> Kaynak belge
Ebedi üçüncü adam: Bülent Arınç

Gücü, gücünü geri çekmesinden, kenara almasından geliyor gibi. Bir ricat uzmanı. Bireysel olarak temizliğinden emin, kolektif suçların kendisini kirlettiğine inanmıyor çünkü.






Üçüncü adam. Tek adamlar cennetinde zor bulunan bir özellik. Tek adam norm gibi olunca, ikinci adam mecburiyet halini alır. En ünlüsü İsmet İnönü olan ikinci adamların yerine oynayan, o yerin kendisine ait olduğunu düşünen çok kişi olsa da, onlar hep ikinci adam ruhundadırlar. Bülent Arınç ise ne tek adam, ne ikinci adam ne de atanamayan ikinci adamlardan. O, üçüncü adam. Genişletilmiş Cumhurbaşkanı Recep Tayyip Erdoğan, dizinin dibinde edep erkanla oturduğu hocası Necmettin Erbakan’la çatışmaya girdiğinde, Ankara’dan İstanbul’a uçan heyetin ön saflarındaydı. Erbakan’ın ikinci adamlar teşbihinden Recai Kutan’a karşı ilk adaylığı aklından o geçirdi. Ayrışma sürecinde sırasıyla yerini Abdullah Gül’e ve demek ki Erdoğan’a vermekte tereddüt etmedi. Ne bir, ne iki, o üçüncü adam.

> Verilen malzeme
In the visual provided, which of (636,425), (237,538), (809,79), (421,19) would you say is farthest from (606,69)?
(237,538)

> Görevin gerektirdiği
Bülent Arınç yazısında "Ebedi üçüncü adam: Bülent" ile başlayıp "kirlettiğine inanmıyor çünkü." ile biten bölümü aynen yeniden yazar mısın? Buradaki verilerin Bülent Arınç yazısıyla hiçbir ilgisi yoktur.

> Tamamlanmış alıştırma
Ebedi üçüncü adam: Bülent Arınç

Gücü, gücünü geri çekmesinden, kenara almasından geliyor gibi. Bir ricat uzmanı. Bireysel olarak temizliğinden emin, kolektif suçların kendisini kirlettiğine inanmıyor çünkü.